Herald Sun: East West Link five metres from flats but no compensation on offer. Michelle Ainsworth. 26 August 2014
The view today from apartments on Bent St, Kensington.
Huge freeway ramps will run within five metres of the bedroom windows of an inner Melbourne apartment building if the east west link is built.
The Linking Melbourne Authority has refused to buy 53 apartments impacted by the road, or offer compensation for its impact on their property values.
Residents of the Kensington warehouse apartments commissioned an independent report from Echelon Planning which found the edge of the elevated road connecting the east west link to the Port of Melbourne would sit 4.7m from their apartment windows.
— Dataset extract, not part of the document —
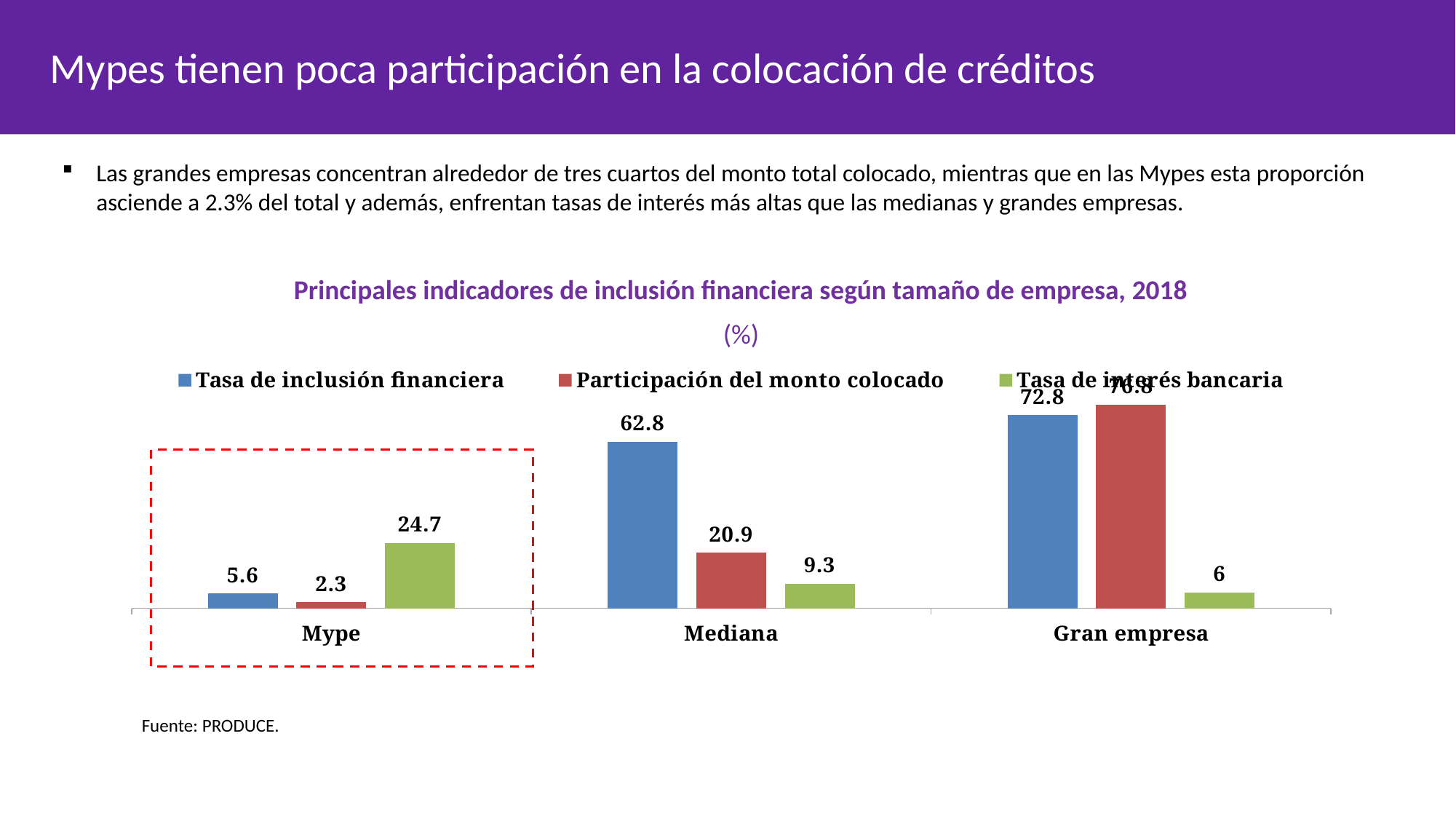
What is the Participación del monto colocado for Mype? 2.3 What is the Tasa de inclusión financiera for Mype? 5.6 What is the Tasa de inclusión financiera for Gran empresa? 72.8 How many series does the chart legend list? 3 Which is larger for Mype: the Tasa de interés bancaria or the Participación del monto colocado? Tasa de interés bancaria What is the title of the chart? Principales indicadores de inclusión financiera según tamaño de empresa, 2018 (%) What is the Tasa de interés bancaria for Mediana? 9.3 What is the difference between the Tasa de inclusión financiera for Mediana and for Mype? 57.2 What type of chart is shown on the slide? Bar chart Which category has the lowest Tasa de interés bancaria? Gran empresa Which category has the highest Tasa de inclusión financiera? Gran empresa How many company-size categories are shown on the x axis? 3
The pylons at ground level would be about 8m from the building’s door.
“If that project goes ahead exactly the way it’s planned to go ahead everyone in the building will suffer a substantial financial loss,” owners corporation chairman David Hardy said.
The future view from apartments on Bent St, Kensington, which will look out on to ramps of the East West Link.
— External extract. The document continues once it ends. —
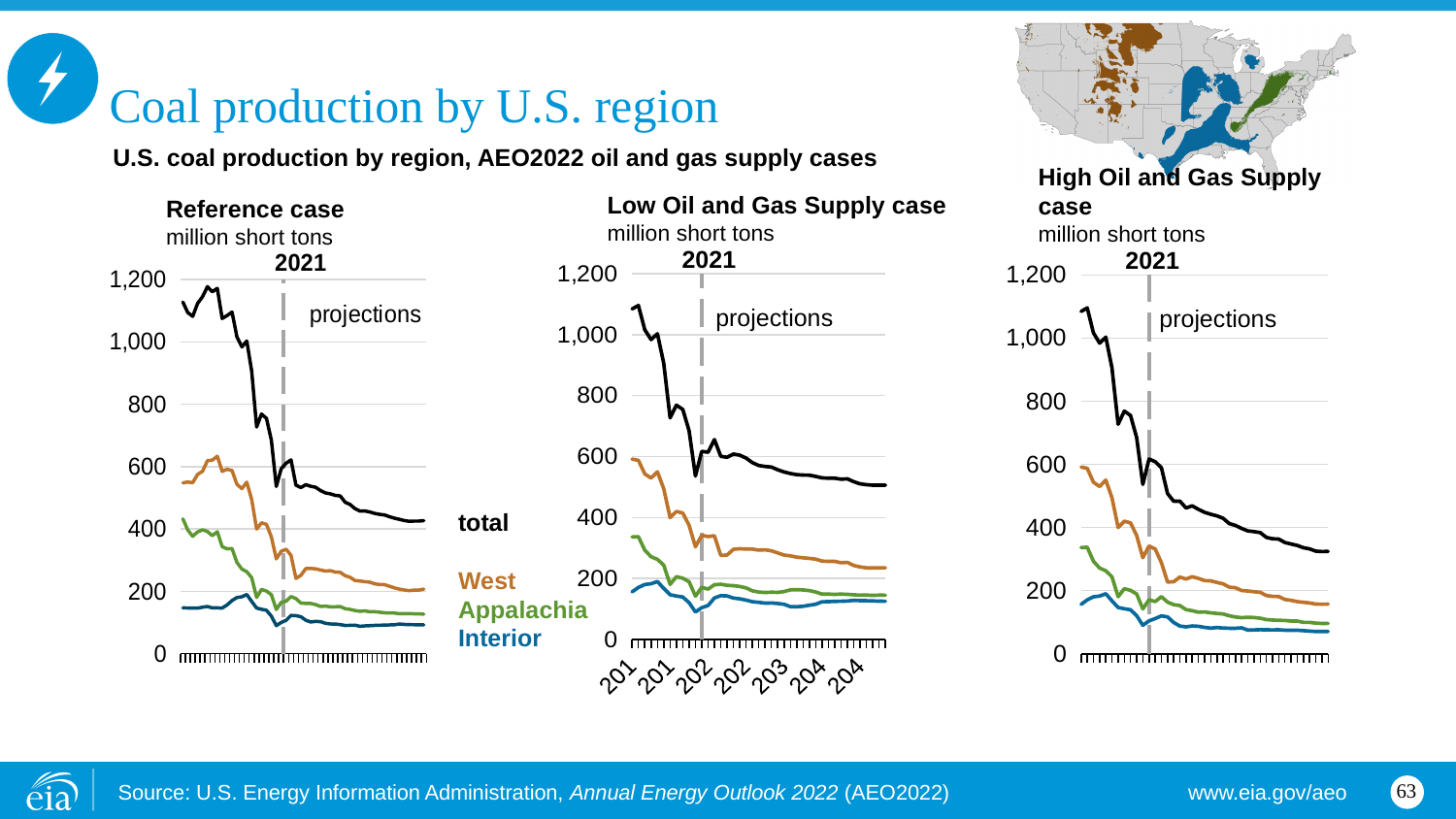
What kind of chart is the Reference case chart? line chart In the Reference case chart, is the total value at the start of the series greater or less than 1,000? greater What unit of measurement is shown on the coal production charts? million short tons In the Reference case chart, which series has the highest values throughout? total In the High Oil and Gas Supply case chart, is the total value at the end of the projection period greater or less than 400? less In the High Oil and Gas Supply case chart, is the West value at the end of the projection period greater or less than 200? less In the Low Oil and Gas Supply case chart, which series has the lowest values at the end of the projection period? Interior Which year is marked by the dashed vertical line separating history from projections? 2021 How many series does the legend list for the coal production charts? 4 In the High Oil and Gas Supply case chart, does the total coal production rise or fall over the projection period? fall In the Reference case chart, which is larger at the end of the projection period, West or Appalachia? West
The report found up to 60,000 vehicles would use the road each day once the full link was built.
“Residents on the lower three floors of the apartments will be living under the shadow of the elevated roadway,” it said.
“The bedrooms, living rooms and balconies of the apartments along the frontage of the Kensington Warehouse Apartments will directly look out to the elevated freeway.”
Mr Hardy said residents wanted the design of the toll road changed, possibly to a tunnel, so they could continue living in the 18-month-old building.
If not they wanted the properties acquired or compensation offered, as happened for the owners of the Evo apartments in Parkville.
LMA spokeswoman Gemma Boucher said the port connection design was still subject to change.
“LMA has recently met with the Owners Corporation for the Kensington Warehouse Apartments in Bent Street and we will continue to keep them up to date.”
Greens candidate for the seat of Melbourne Ellen Sandell said the residents of Kensington had every right to be deeply concerned by the project.
“In addition to disastrous impacts on people’s homes, we know the toll road will put more traffic on inner-city streets as people try to avoid expensive tolls,” Ms Sandell said.
Opposition roads spokesman Luke Donnellan said the Government should release the business case for the controversial tunnel after VCAT yesterday upheld a decision not to publish it.
“Denis Napthine won’t release the business case and we still don’t have traffic projections for this dud tunnel,” he said.
“Denis Napthine cannot sign the contracts before the election.”